18. Ground 1 focuses on the Judge's findings at [51(i)] of the determination (see [9] above).

19. In my view the grounds are misconceived in focusing on [51](i). The Secretary of State was not proposing that the appellant and his eldest son would return together to Bolivia leaving the remaining members of the family here. This was not a relevant consideration for the First-tier Tribunal. However, when the determination is read as a whole it is clear that the Judge did not restrict his assessment of reasonableness to this scenario. He considered at some length the best interests of the children with particular emphasis on the eldest child and he gave adequate reasons why it would not be in the child's best interests to return to Bolivia and why it would not be reasonable to expect him to leave the UK. I refer specifically to [51(ii)], [61], [62], [63], [67], [76] and [77].

20. It is clear that the Judge recognised the distinction between British citizen children and non EEA Children. However, he also recognised the significance of seven years' residence (this is recognised as a significant period in the Immigration Rules).
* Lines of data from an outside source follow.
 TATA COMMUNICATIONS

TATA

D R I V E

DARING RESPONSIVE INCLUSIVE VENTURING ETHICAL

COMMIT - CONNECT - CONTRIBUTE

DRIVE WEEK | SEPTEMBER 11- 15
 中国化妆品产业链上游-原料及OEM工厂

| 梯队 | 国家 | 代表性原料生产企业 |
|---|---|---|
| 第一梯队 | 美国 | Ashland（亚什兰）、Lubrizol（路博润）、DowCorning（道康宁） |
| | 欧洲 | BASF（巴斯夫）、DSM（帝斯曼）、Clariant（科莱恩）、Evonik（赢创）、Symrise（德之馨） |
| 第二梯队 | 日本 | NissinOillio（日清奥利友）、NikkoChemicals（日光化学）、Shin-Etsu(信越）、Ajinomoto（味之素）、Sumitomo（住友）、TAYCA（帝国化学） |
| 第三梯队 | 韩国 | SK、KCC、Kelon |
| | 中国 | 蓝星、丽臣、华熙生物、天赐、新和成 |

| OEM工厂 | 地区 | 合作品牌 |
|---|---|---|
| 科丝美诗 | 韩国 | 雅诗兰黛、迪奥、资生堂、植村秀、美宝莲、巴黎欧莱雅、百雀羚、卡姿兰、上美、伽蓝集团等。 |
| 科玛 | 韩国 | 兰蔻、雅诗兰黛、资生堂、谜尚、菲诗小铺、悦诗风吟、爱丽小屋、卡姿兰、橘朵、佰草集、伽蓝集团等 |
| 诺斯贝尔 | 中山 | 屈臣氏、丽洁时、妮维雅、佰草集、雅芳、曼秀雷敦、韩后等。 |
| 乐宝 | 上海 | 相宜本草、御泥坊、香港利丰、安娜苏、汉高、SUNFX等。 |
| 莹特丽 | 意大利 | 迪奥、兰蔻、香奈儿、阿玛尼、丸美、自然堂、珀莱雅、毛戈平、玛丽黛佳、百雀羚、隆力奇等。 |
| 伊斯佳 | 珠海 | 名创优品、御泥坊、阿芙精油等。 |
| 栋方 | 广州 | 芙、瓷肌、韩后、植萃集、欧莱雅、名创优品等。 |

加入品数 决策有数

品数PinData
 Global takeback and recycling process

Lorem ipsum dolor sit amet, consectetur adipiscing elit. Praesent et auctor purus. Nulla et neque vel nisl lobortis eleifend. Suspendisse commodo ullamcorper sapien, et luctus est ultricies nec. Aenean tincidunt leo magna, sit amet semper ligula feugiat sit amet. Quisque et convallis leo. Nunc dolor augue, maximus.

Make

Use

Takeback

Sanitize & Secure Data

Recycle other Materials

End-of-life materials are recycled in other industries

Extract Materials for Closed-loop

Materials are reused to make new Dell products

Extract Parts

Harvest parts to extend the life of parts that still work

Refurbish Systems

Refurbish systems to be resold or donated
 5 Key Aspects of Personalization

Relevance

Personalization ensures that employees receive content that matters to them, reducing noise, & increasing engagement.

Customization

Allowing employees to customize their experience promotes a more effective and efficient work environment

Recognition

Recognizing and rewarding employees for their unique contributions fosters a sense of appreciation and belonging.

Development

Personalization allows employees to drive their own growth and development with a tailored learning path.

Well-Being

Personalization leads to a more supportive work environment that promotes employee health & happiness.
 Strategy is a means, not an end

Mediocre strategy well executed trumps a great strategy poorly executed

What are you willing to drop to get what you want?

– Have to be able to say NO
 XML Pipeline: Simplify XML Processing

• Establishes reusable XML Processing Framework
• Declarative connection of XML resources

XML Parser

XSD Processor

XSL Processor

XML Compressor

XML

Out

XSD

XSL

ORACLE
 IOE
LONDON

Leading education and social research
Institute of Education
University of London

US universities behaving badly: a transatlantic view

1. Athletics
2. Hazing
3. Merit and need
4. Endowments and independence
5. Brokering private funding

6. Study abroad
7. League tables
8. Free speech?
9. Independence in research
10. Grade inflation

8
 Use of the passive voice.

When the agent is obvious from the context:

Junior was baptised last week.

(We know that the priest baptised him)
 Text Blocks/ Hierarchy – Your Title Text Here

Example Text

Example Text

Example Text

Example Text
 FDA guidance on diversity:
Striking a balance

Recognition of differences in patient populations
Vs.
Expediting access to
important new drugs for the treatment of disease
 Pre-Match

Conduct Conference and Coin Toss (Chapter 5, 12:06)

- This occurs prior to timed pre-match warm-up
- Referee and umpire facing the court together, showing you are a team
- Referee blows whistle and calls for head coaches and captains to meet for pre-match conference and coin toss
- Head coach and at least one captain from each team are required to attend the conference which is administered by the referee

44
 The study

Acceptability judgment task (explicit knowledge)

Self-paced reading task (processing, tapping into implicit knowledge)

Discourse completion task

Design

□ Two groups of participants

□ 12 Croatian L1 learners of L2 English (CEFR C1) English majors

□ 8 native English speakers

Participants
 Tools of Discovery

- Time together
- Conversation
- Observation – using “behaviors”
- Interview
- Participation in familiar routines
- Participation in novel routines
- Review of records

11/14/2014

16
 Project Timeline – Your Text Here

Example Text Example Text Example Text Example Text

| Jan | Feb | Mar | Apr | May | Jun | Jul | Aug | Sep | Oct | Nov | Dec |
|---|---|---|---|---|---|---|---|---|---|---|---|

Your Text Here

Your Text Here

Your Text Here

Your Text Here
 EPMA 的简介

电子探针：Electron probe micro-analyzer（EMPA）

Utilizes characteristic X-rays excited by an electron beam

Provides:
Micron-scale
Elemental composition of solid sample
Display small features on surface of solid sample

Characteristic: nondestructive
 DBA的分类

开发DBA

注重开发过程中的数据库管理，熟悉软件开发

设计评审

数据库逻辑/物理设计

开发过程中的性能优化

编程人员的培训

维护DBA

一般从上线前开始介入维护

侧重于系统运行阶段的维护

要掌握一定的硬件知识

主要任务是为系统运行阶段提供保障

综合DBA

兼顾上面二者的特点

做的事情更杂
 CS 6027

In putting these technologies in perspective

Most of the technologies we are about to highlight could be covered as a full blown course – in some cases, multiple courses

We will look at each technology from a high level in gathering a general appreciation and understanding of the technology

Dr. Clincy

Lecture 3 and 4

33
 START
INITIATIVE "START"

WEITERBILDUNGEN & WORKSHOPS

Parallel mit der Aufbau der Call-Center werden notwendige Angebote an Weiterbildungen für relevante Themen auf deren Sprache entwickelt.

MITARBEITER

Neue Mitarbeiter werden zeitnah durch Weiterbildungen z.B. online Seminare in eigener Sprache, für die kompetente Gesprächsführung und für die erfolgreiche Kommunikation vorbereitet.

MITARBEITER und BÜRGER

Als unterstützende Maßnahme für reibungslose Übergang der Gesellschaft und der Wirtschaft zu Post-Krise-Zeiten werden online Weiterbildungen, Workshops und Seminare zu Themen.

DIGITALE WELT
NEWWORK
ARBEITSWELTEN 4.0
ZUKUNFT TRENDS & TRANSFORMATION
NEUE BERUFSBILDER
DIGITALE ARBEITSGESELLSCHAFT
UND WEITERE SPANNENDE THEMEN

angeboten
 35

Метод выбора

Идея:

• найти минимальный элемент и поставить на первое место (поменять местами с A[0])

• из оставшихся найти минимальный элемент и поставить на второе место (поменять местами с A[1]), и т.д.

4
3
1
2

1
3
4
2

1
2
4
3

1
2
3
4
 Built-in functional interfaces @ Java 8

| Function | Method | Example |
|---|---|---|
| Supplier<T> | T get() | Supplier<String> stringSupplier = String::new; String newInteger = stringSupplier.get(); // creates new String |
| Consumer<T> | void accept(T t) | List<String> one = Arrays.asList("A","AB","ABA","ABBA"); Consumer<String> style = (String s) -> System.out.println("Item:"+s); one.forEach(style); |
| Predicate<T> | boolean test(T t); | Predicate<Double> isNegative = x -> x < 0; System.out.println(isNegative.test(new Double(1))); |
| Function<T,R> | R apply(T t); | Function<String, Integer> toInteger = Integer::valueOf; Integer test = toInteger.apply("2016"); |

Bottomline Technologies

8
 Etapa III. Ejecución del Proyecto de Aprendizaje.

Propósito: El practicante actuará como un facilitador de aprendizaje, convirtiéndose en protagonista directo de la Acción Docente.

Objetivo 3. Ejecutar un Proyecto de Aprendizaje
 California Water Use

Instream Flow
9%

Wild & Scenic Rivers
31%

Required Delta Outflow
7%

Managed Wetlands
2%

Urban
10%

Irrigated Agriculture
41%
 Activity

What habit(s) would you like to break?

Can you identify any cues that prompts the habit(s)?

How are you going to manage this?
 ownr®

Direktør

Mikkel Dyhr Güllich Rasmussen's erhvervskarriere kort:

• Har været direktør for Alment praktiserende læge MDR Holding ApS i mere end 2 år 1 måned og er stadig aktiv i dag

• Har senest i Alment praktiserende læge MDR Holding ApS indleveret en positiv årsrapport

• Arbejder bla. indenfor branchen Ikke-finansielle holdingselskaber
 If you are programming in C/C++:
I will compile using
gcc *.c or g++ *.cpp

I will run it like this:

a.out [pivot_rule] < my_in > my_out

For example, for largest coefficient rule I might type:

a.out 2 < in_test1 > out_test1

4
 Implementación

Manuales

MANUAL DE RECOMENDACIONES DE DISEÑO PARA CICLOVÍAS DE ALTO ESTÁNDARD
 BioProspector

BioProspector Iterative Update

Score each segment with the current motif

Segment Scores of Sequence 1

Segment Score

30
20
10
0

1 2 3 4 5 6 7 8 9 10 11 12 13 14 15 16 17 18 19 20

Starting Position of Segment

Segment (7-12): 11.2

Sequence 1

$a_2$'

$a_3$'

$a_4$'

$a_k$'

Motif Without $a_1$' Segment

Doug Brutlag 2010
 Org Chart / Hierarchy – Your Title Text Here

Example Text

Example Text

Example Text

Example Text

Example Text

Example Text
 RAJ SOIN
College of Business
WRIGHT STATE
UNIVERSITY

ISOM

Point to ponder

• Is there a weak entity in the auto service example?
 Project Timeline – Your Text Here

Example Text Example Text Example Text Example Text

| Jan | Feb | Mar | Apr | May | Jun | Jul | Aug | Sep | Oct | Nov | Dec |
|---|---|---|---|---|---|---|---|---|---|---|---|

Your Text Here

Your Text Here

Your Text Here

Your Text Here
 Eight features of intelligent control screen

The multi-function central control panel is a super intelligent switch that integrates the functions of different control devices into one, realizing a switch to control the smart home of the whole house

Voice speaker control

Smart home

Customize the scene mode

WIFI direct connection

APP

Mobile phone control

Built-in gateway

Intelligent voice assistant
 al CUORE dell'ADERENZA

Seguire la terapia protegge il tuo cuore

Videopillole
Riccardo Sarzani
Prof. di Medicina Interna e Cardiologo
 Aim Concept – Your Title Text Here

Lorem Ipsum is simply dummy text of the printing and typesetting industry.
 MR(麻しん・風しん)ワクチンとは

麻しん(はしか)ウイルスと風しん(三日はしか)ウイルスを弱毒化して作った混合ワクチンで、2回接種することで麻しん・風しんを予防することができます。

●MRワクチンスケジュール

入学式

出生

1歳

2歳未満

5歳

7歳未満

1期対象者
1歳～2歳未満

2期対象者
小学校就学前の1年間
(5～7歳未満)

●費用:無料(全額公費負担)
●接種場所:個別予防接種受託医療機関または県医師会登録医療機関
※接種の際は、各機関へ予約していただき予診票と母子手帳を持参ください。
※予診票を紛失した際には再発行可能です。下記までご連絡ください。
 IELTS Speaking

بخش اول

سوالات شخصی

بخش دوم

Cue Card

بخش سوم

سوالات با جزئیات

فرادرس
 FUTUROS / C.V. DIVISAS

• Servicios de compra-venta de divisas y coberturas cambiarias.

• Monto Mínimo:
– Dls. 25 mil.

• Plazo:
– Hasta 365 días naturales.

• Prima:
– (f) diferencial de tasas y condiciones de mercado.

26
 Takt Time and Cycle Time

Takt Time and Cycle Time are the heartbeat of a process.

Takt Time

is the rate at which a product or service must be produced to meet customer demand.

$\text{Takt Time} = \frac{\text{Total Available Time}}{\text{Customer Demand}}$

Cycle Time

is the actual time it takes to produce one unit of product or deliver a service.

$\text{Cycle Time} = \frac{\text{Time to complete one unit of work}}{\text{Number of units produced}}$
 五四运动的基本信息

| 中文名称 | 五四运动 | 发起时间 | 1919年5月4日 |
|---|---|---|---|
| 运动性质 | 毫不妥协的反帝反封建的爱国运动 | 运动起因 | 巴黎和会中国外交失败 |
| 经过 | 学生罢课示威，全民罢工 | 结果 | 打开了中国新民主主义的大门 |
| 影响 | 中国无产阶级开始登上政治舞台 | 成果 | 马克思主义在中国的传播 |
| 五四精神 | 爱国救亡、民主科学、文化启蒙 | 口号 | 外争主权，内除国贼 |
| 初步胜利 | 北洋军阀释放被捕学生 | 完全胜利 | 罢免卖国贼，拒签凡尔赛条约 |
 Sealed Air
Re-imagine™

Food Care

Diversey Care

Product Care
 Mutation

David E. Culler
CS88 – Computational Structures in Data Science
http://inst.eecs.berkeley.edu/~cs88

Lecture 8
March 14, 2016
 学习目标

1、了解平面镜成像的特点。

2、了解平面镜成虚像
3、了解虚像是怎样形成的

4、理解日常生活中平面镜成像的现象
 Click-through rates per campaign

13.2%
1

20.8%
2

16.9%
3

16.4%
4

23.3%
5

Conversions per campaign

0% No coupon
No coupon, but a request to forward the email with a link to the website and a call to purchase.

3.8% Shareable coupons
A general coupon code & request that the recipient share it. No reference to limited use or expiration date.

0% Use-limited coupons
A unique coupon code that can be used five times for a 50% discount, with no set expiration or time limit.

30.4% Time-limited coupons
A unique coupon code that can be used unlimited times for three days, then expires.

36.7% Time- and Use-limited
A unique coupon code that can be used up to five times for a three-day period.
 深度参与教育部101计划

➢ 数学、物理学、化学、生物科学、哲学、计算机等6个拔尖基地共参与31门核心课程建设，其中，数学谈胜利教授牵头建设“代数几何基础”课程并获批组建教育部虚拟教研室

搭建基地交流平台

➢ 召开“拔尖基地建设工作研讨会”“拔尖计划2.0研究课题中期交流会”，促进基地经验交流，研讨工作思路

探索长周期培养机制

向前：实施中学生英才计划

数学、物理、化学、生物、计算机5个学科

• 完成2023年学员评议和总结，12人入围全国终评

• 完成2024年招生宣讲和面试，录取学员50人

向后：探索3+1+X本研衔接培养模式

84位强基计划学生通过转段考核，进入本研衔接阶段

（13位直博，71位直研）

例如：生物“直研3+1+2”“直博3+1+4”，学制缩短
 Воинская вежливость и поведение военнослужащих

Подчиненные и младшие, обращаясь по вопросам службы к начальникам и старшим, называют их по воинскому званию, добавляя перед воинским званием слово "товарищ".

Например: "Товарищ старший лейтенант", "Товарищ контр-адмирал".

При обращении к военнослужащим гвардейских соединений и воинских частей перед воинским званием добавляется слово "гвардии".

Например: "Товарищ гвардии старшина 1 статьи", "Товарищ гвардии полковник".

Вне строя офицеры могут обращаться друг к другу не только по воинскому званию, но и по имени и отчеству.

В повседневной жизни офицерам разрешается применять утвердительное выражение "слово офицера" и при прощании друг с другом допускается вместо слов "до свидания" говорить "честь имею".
He noted that the appellant's eldest child had been here for nine years. He properly directed himself at [60].

21. The grounds do not establish that the decision (that it would be unreasonable to expect the eldest child to leave the UK) is irrational or perverse or inconsistent with established jurisprudence. The eldest child is a qualifying child for the purposes of the 2002 Act and in these circumstances (having found that it was not reasonable for him to leave the UK) it follows that the appellant would satisfy paragraph 276ADE of the Immigration Rules. On this basis it was open to the Judge to allow the appeal. Having concluded that it was not reasonable to expect the eldest child to leave the UK the appellants appeal has to succeed under Article 8 pursuant to section 117B (6) of the 2002 Act.

22. There was no material error of law. I maintain the decision of First-tier Tribunal Judge Herbert to allow the appellant's appeal and dismiss the application of the Secretary of State. I have made an anonymity direction in the light of the appellant's children.

Direction Regarding Anonymity - Rule 14 of the Tribunal Procedure (Upper Tribunal) Rules 2008

Unless and until a Tribunal or court directs otherwise, the Appellant is granted anonymity. No report of these proceedings shall directly or indirectly identify him or any member of their family. This direction applies both to the Appellant and to the Respondent. Failure to comply with this direction could lead to contempt of court proceedings.